29.11.10

Splendeurs dégénérées

L'un de ceux qui eut l'honneur d'être tamponné par les Nazis de dégénéré, Paul Hindemith (1895-1963), est à l'Opéra Bastille. Sa fresque Mathis der Maler ("Mathis le peintre") est un sublimevertige autour de l'histoire des artistes, de leurs oeuvres, de leurs soumissions, de leurs tentations...



Attention, l'errance commence en apnée. Un premier tiers doucement pontifiant. On se perd quelque part le long de l'océan du temps l'on s'endort sur la plage sous la téléphonée mélopée des vagues de l'histoire. C'est le style Hindemith, mais dans une traversée assez peu inspirée. Et comme par hasard la mise en scène d'Olivier Py aussi nous fait bailler par là. Voici qu'il se croit sous les murs de Carthage et nous ressort le coup des échafaudages partant à l'attaque du public avec une armée de coeurs là-dedans qui s'époumonent et tout ça se promène dans tous les sens que je te monte ou descend les échelles. A l'assaut. Mouais. On reste ?

Il faut rester.



Tout se déclenche après le 1er entracte. La musique monte. S'insinue. Se répercute en rythmes à la fois classiques et surprenants. Des éclats, des attentes inclassables. Des éblouissements et toujours par derrière la rumeur de l'histoire mais cette fois comme tenue à bonne distance. Les voix s'en sortent plutôt bien (même si la puissance de l'orchestre les met au défi et les mène au-delà de leurs limites).

Etonnant. Magnifique.

Py aussi s'en sort joliment en dépit de sa tendance à en commettre toujours un peu trop de tonnes. Pfffffff les chiens loup qui défilent à la botte d'un SS de carnaval et les tanks en caoutchouc. Pffff la petite toile sur scène que l'on malmène au cas où un spectateur au fond n'aurait pas capté que l'on parle ici d'un peintre et de ses pinceaux.... Ce n'est plus un retable mais une bande dessinée.

Mais le jeu des mouvements et des lumières, les édifices de papyrus rachètent le côté "toujours plus" de notre petit démiurge... Au nom de l'élégance du mur de bougies et du spectre qui s'y promène on accordera à Py l'exagération monumentale de sa deuxième partie. Py s'y excite avec les machineries de Bastille et se croirait à Las Vegas. Bon. On frôle parfois l'éclat de rigolade. Mais ça passe. Et ce qui suivra dans le troisième volet est émouvant. Je n'en parle pas. La surprise est trop parfaite.


On retrouve le Hindemith le plus inspiré, multipliant fausses pistes et connivences. La folie du monde lorsque l'on est disposé à écouter. En embuscade du néoclassique et de l'atonal. Quasiment jazz parfois ce qui ne serait pas si mal...

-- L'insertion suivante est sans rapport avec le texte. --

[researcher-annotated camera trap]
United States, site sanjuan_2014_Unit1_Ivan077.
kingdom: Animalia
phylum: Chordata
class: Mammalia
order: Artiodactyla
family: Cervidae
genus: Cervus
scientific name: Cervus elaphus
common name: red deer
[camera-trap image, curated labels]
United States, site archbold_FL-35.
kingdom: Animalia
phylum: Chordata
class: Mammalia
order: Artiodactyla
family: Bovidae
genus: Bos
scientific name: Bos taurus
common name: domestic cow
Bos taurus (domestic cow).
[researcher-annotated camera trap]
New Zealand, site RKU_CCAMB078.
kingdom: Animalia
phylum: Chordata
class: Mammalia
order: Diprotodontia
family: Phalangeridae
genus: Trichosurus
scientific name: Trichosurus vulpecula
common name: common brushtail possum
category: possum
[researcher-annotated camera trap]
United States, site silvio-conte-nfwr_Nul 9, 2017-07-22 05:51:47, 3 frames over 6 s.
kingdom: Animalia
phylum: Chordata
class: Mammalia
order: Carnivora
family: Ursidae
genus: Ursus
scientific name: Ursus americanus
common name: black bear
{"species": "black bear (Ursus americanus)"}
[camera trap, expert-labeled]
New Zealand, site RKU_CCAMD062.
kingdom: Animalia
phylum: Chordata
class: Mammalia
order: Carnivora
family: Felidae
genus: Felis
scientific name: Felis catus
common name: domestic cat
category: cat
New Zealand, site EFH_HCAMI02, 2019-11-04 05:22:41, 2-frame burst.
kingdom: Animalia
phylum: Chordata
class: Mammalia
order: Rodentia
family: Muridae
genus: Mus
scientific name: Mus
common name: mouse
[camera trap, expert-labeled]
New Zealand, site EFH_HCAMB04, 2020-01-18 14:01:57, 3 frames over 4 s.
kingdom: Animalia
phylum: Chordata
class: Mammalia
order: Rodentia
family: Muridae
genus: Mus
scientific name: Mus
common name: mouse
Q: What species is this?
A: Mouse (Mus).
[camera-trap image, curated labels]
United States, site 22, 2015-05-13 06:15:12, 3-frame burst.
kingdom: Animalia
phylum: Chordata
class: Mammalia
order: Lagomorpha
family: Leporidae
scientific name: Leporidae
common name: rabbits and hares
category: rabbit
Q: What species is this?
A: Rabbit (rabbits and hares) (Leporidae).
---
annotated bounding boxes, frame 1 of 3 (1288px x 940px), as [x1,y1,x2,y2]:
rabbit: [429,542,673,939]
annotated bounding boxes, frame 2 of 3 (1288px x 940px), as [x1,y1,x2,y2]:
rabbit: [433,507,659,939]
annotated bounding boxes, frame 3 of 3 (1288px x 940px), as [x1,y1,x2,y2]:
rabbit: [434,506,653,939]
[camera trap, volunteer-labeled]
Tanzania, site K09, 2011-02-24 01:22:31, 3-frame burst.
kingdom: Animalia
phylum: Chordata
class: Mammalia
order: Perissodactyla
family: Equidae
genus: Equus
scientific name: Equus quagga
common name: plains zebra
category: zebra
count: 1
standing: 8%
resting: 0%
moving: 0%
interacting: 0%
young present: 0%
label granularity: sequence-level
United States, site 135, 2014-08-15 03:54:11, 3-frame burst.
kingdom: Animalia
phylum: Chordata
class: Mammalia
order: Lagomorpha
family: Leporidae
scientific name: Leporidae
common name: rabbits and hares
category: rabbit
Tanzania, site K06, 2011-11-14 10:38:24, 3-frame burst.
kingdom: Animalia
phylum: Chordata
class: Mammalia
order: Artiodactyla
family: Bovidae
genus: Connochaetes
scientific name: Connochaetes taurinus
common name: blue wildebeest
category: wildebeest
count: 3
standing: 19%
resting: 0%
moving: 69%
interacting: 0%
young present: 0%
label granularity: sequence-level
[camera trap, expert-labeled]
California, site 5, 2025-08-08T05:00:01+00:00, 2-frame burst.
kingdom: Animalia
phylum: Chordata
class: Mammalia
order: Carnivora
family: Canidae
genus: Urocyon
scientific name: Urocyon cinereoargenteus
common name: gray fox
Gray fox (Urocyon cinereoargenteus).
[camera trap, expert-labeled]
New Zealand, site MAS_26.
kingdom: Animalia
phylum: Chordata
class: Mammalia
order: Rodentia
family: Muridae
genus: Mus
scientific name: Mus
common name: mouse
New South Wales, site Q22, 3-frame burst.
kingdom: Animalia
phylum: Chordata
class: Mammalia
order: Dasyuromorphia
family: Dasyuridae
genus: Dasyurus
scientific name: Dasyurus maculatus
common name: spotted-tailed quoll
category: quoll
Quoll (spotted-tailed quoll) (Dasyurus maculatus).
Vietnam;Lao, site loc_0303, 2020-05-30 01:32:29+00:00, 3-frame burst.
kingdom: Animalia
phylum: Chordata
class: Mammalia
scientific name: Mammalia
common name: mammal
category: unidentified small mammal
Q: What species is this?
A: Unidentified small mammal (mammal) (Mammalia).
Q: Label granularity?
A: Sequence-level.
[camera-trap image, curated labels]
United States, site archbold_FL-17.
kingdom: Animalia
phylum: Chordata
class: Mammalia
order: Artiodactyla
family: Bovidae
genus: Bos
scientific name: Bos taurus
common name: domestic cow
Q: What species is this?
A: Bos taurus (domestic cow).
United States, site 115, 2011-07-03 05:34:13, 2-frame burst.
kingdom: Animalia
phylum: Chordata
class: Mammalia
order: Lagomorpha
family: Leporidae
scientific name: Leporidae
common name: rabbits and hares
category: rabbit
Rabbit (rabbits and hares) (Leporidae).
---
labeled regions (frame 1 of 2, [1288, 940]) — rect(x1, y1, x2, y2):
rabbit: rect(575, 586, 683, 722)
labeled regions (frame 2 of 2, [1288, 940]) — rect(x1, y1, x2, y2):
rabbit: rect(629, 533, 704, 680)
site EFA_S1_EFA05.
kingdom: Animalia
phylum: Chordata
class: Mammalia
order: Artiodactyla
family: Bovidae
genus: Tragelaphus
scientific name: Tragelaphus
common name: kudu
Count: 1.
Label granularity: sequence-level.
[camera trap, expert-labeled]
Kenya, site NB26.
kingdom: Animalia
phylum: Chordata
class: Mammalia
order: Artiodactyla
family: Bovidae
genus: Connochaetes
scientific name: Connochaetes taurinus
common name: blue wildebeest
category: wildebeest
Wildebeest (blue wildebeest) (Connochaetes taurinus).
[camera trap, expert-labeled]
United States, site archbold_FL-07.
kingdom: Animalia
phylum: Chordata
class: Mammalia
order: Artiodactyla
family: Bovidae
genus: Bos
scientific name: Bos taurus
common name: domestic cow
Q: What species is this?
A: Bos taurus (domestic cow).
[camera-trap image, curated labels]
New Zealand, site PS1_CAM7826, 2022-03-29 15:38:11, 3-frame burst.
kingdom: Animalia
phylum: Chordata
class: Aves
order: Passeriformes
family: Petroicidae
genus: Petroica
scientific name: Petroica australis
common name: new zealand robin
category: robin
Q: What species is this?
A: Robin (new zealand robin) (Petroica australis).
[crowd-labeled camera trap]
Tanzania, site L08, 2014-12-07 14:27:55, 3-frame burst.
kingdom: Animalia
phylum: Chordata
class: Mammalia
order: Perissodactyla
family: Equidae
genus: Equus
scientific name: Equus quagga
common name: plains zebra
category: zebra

A quatre siècles d'écart la question posée par Mathis l'auteur du rétable d'Issenheim et Hindemith l'anti-Wagner surnage mieux que jamais : que fait l'artiste pendant que le monde crache ses flammes ? Oui et nous d'ailleurs que faisions-nous ?






6.11.10

Festin sur scène


Dès les premiers mots cela transpirait. Une chouette cause (la Palestine, la tôle, de maudits auteurs poètes, des lettres d'amour) et des propos expédiés au paradis des bonnes intentions. Les gestes ? Des clous dans la croix. De la danse saucissonnée en illustrations manière De Keersmaeker. Et par-dessus ces morceaux hirsute un sirop engluant le public en otage. Dans la salle des fantômes se marraient. A nos oreilles ils murmuraient : "si vous sortez danseuses et comédiens vont se jeter dans la Seine". Sur scène à voir les regards on les croyait.


"Tangibles" sous le pavillon de tg STAN, au théâtre de la Bastille est un ruisselet qui n'ira jamais faire nulle part la plus minuscule flaque. Il se sera évaporé avant. Pas grave. La prétention désopilante verbale théâtreuse réduite au snif existentiel du metteur en scène on connaît. Un ratage n'est qu'une balle perdue. Et les excellents chevaux nous arrosèrent d'assez d'efforts pour qu'on les en remercie clap clap bon on va boire un coup ?

Oui mais attention.

Dans la brume cavala soudain une créature. Allons disons djinn on sera dans le ton. Non. Un festin. Que tous tous les asticots satans ou autres rôdeurs de l'espace temps confèrent longue vie et passion à cette fille.


Son nom est Eve-Chems de Brouwer.

Parmi le contingent de simopathes déambulatoires elle irradiait. Une manière de phare au bout de monde. Le dernier rocher où s'agripper à la vie. Alllumé. Eteint. Allumé et tout reprend.

Cette comédienne ne parle pas elle danse sur les mots en plein vent. Elle vous raconte qu'il y a quelques instant elle était assise à côté de vous et puis tiens la voilà sur scène gambadant sur le fil.

Eve-Chems de Brouwer est dans l'intensité ET l'abandon. Monstrueuse. Sa justesse vous saisit et ne vous laisse craindre que la ponctuation ou son souffle. Il s'agira une brève éternité d'abandonner sa lucidité. Reprendra-t-elle ? Sera-t-elle encore cette métaphore de la confusion du vivant et des mots ?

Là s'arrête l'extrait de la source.